China’s economy has eclipsed Japan’s …

[The following text appears within 2 charts. Please see hardcopy or PDF for actual charts.]

2010 GDP





… but its people remain much poorer


JAPAN $33,828

CHINA $7,518

Some forecasters estimate that China’s GDP may almost double that of the U.S. by 2030







Throwing a Curveball at The Iraq War


Rafid Ahmed Alwan al-Janabi, the Iraqi defector code-named Curveball by the CIA, confirmed in an interview with the U.K.’s Guardian that he lied about the existence of a secret biological-weapons program in Iraq to instigate regime change. The false information the chemical engineer gave intelligence officials in Germany–where he fled in 1995–found its way into a Feb. 5, 2003, speech to the U.N. by then U.S. Secretary of State Colin Powell, which detailed mobile bioweapons labs and covert factories that produced WMD. Those falsehoods buttressed the U.S.’s case for invading Iraq the next month.

Shi’ite Rage


Days of violence convulsed the capital, Manama, as thousands in the predominantly Shi’ite island kingdom vented their frustration at its Sunni royal family over what protesters say is a discriminatory and repressive state.
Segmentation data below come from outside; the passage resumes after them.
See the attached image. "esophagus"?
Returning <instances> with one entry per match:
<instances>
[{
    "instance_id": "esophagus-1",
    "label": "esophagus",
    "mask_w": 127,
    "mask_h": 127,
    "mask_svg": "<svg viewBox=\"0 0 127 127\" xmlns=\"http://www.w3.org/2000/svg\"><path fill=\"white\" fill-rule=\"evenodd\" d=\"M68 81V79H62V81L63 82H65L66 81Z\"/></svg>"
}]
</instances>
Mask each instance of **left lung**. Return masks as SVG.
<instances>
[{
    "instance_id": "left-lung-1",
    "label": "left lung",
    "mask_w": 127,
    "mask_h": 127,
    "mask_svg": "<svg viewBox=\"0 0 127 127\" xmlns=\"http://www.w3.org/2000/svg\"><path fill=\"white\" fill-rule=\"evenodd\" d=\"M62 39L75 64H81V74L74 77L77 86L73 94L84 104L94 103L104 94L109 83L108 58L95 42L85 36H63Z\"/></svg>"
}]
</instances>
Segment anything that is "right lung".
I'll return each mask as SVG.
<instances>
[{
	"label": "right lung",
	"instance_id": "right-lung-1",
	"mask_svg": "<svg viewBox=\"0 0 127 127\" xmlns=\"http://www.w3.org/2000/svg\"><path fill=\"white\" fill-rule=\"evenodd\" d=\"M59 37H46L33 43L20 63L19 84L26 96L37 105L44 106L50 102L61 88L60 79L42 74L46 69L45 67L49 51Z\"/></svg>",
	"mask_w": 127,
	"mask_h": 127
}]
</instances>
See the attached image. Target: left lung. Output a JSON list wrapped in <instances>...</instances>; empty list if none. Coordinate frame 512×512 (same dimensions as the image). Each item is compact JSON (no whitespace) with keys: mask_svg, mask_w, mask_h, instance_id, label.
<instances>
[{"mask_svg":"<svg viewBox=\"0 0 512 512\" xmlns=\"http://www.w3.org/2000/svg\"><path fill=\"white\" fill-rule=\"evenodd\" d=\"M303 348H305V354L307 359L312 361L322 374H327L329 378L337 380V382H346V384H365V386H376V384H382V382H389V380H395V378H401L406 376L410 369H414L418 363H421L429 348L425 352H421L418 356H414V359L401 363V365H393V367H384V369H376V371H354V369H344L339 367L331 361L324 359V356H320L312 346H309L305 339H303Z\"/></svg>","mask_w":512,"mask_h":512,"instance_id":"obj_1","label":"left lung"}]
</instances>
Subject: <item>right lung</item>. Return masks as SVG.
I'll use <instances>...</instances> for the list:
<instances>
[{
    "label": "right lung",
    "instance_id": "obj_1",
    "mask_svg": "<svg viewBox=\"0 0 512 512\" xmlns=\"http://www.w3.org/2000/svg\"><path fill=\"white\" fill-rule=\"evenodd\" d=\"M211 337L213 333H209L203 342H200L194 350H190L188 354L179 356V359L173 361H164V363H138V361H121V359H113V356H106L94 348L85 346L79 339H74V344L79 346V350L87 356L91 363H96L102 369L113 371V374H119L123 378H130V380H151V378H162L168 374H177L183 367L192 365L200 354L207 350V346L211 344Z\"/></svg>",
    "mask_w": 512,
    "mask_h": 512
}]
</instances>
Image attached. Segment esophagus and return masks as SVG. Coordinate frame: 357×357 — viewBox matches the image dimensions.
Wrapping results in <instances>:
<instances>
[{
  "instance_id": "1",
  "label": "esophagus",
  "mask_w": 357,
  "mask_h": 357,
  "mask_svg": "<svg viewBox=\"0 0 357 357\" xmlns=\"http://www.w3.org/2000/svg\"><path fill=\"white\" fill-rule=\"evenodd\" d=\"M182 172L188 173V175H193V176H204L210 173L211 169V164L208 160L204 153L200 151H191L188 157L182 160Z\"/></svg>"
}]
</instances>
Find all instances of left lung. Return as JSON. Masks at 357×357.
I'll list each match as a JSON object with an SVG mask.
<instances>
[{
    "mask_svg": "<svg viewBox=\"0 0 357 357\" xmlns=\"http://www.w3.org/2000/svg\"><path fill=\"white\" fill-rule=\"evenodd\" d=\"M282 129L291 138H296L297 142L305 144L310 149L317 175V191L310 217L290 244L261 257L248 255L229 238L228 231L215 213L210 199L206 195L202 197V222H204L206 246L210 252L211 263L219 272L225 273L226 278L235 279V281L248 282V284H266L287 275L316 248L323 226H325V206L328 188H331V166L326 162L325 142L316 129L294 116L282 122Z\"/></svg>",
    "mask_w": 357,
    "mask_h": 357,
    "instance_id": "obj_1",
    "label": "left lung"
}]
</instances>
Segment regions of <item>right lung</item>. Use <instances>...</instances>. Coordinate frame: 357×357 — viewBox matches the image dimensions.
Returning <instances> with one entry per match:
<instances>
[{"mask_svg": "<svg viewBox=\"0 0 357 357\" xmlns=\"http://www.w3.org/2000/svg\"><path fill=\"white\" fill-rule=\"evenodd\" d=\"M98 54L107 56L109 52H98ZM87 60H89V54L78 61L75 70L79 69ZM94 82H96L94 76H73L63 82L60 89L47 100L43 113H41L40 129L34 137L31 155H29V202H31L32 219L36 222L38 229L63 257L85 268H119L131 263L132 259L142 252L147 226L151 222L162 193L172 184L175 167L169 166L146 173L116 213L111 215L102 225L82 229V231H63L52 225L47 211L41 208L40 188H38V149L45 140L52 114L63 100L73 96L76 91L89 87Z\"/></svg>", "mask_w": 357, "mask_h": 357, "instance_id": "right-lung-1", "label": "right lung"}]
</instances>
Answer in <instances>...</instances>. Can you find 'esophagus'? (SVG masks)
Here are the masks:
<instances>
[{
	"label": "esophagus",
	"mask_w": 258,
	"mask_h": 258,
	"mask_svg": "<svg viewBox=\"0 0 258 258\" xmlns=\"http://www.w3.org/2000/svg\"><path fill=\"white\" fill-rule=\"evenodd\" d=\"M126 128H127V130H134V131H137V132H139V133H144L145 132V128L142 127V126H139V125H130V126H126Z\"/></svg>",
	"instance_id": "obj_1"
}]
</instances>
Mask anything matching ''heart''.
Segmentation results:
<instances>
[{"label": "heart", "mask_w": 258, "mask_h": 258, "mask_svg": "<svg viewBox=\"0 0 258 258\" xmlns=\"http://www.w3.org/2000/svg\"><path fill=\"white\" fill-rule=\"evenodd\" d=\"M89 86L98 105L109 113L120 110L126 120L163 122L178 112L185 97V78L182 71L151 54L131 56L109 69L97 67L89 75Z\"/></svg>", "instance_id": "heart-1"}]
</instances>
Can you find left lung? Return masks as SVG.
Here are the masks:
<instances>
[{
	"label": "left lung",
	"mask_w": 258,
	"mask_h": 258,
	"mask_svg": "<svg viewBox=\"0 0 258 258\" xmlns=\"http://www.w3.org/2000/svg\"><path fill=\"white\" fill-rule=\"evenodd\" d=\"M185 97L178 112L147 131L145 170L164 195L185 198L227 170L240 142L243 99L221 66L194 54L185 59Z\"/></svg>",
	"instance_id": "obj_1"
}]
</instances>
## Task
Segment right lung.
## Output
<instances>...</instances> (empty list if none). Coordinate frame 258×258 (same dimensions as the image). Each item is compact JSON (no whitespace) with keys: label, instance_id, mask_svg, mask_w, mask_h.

The government has promised reforms; a diverse coalition of opposition groups has promised to continue with demonstrations.

Palestinian Cabinet Steps Down


Reverberations from Cairo’s Tahrir Square reached Ramallah when Palestinian Authority President Mahmoud Abbas announced a wholesale Cabinet reshuffle and called for new elections by September. His administration has been in an uncomfortable spot since last month, when internal documents revealed by al-Jazeera English appeared to show a gap between the positions Abbas was taking publicly and offers made behind closed doors to the Israelis. But Hamas, which rules Gaza while Abbas’ Fatah movement controls the West Bank, immediately rejected the idea of holding new elections before the rival movements have been reconciled.